The modern approach doesn’t mean buying servers and racking them yourself. It means OpenStack or Kubernetes-based private clouds in Dutch data centers like Equinix or NorthC. Using tools like Terraform and Ansible, you get the same self-service agility as AWS, you can spin up infrastructure in minutes instead of weeks, but everything runs on hardware you control.

This path requires deep infrastructure expertise. You need 24/7 operations capability. You need to match hyperscaler SLAs with your own team. It’s not for everyone, but for organizations with the right profile, large enterprises, regulated industries, governments it’s a viable sovereignty strategy that also happens to offer complete control.

Not all data is created equal. Map everything you have by sensitivity. If you’re GDPR-compliant, you’ve already done this. Your records of processing activities are exactly that map. Your critical sovereign data, customer PII, health records, financial transactions, anything touching state secrets, that’s your first priority. Then, sensitive business data, like proprietary algorithms and strategic plans. Finally, commodity data that doesn’t matter much, public content, anonymized analytics, development environments.

The critical sovereign data needs to leave hyperscalers first, or at minimum needs the strongest protections. Everything else can wait.

Some companies face existential regulatory risk, others face minor compliance headaches. If you’re a government supplier, you’re high priority. Governments are asking harder questions about where their data lives. Healthcare and financial services companies handling regulated data are high priority. Critical infrastructure operators are high priority. If you process any personal data, you’re also high priority. The CLOUD Act means you may simply be unable to meet your GDPR obligations while staying on US hyperscalers.

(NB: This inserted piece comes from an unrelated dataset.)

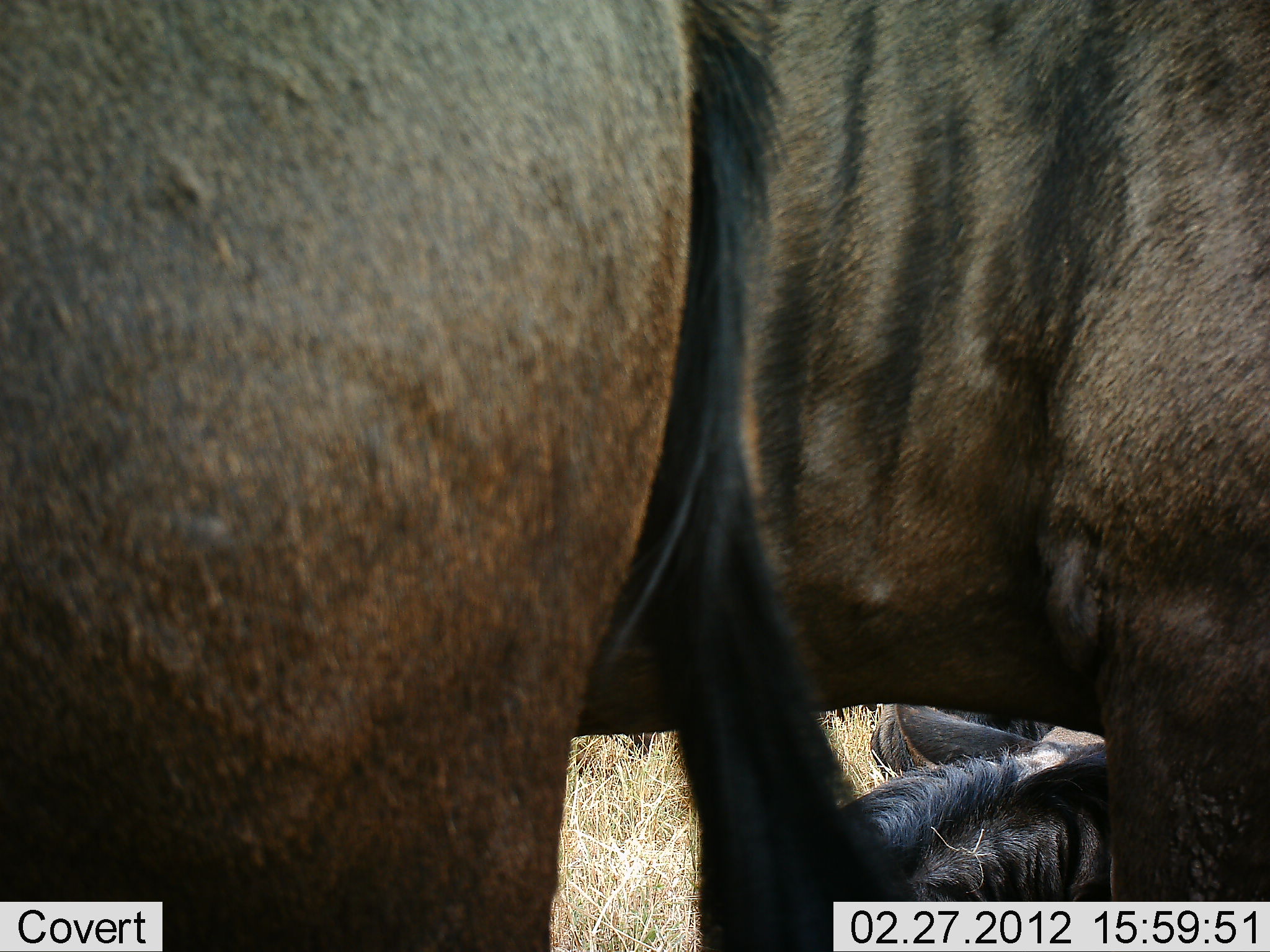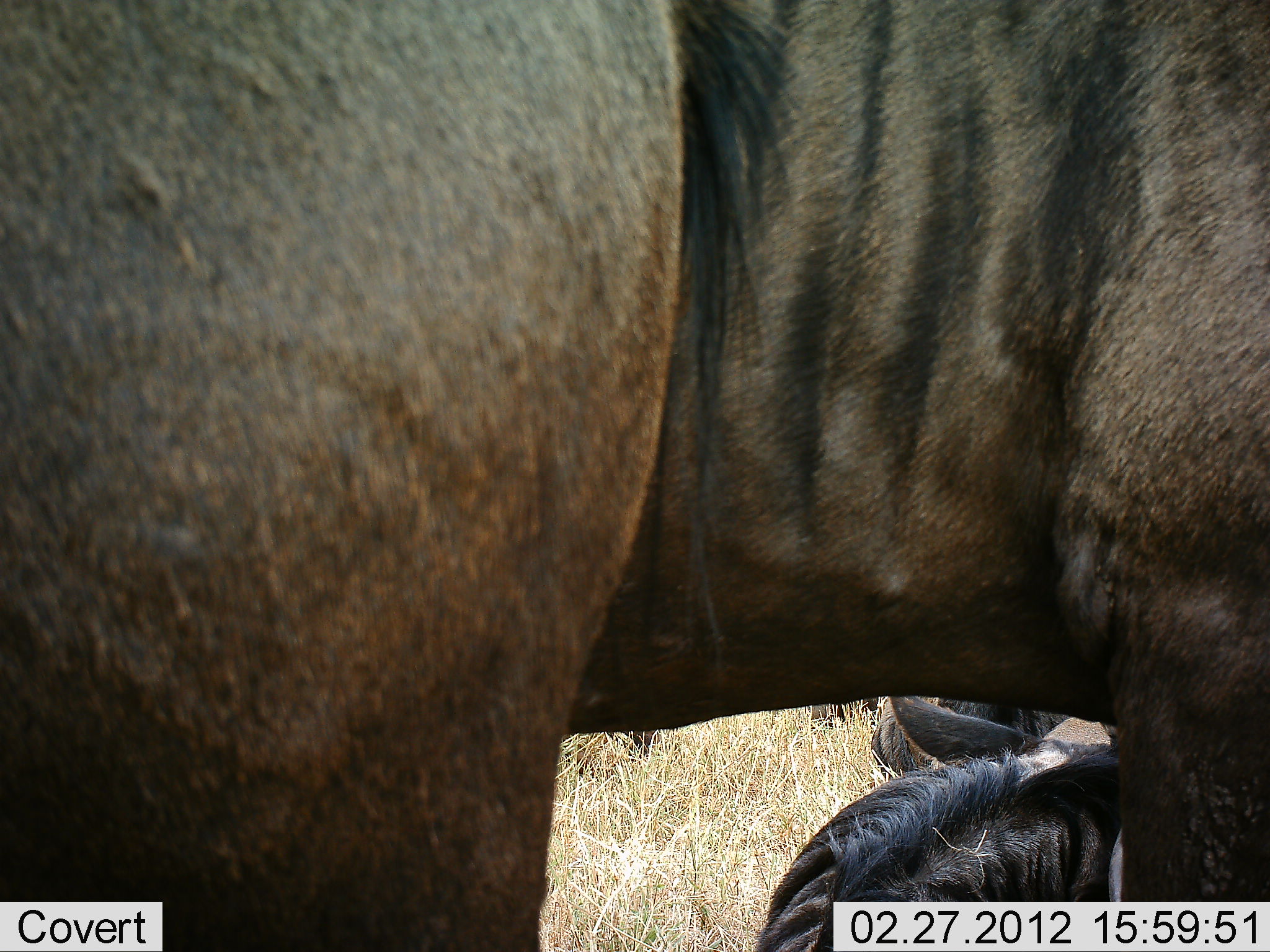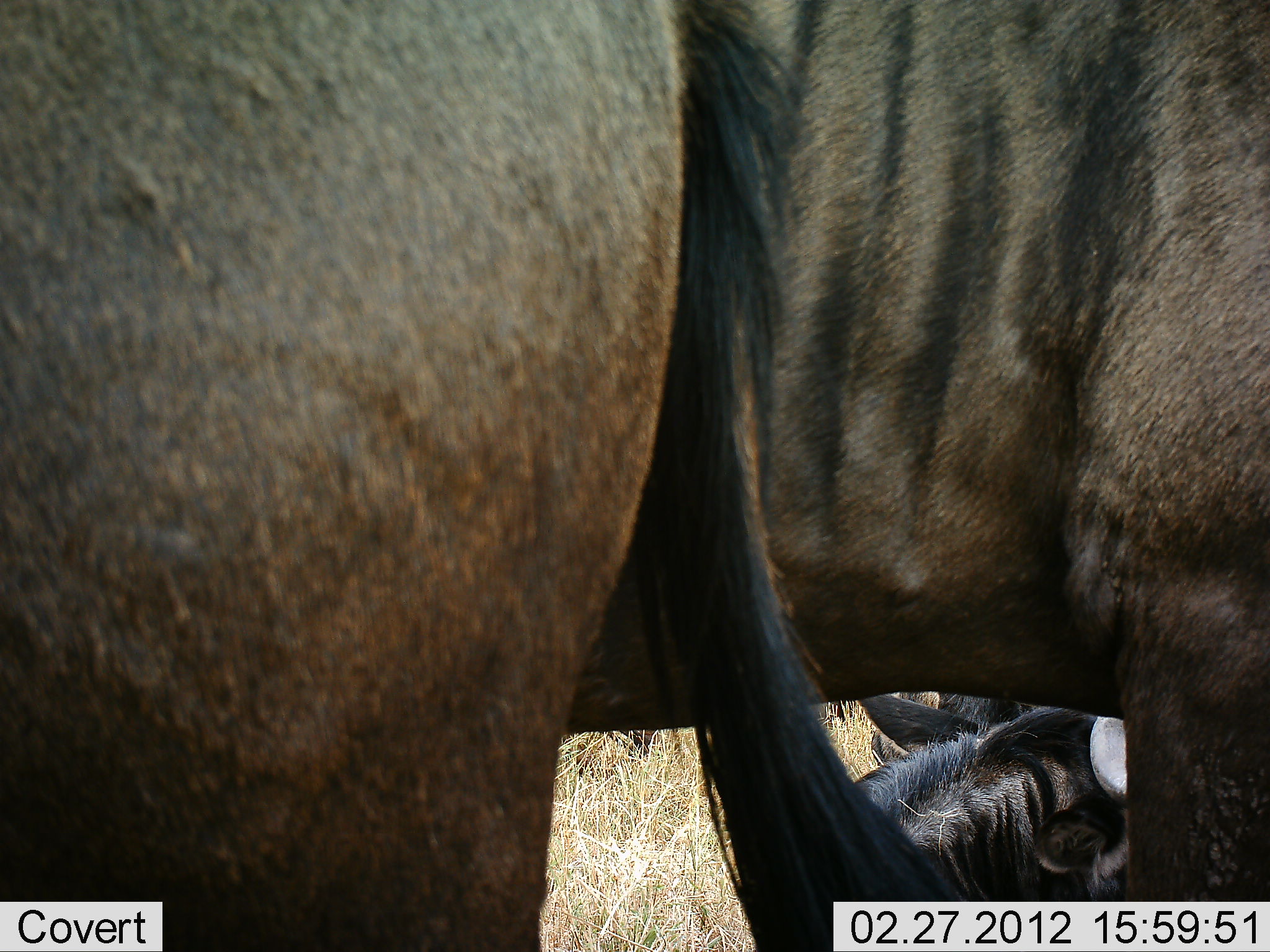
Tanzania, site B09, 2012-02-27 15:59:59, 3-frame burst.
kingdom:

How deep is your lock-in? If you’re using only IaaS, virtual machines, block storage, networking, you can migrate relatively easily. Managed databases add moderate complexity but are still portable. Serverless and proprietary services like AWS Lambda or Azure Cognitive Services create high complexity. Deep AI/ML platform integration creates very high complexity.

Start your sovereignty journey with the loosely coupled workloads. Don’t begin by trying to migrate your most hyperscaler-dependent application, you’ll fail and give up. Start with something achievable.

Build a real cost-benefit analysis. Calculate your current hyperscaler spend. Estimate migration costs honestly, engineering time, tooling, risk, opportunity cost. Project ongoing operational costs of alternatives. Factor in risk costs like potential regulatory fines or business disruption. Don’t forget strategic value, customer trust, competitive advantage, negotiating leverage.

Build a three-year total cost of ownership model. Sometimes sovereignty is more expensive. Sometimes it’s cheaper. Basecamp’s cloud exit is a useful reality check: they saved $3.2M annually by moving off AWS and Google Cloud onto their own hardware. At least you’ll know.

Be brutally honest about your team’s capabilities. Do you have infrastructure engineering talent who can run production systems? Can you operate Kubernetes reliably? Do you have 24/7 operations capability, or are you a 9-to-5 shop? Can you realistically match hyperscaler SLAs, and do you need to?

If your capabilities are low, don’t try to build a private cloud. Start with managed European providers who handle the operational burden. You don’t need to suffer for sovereignty.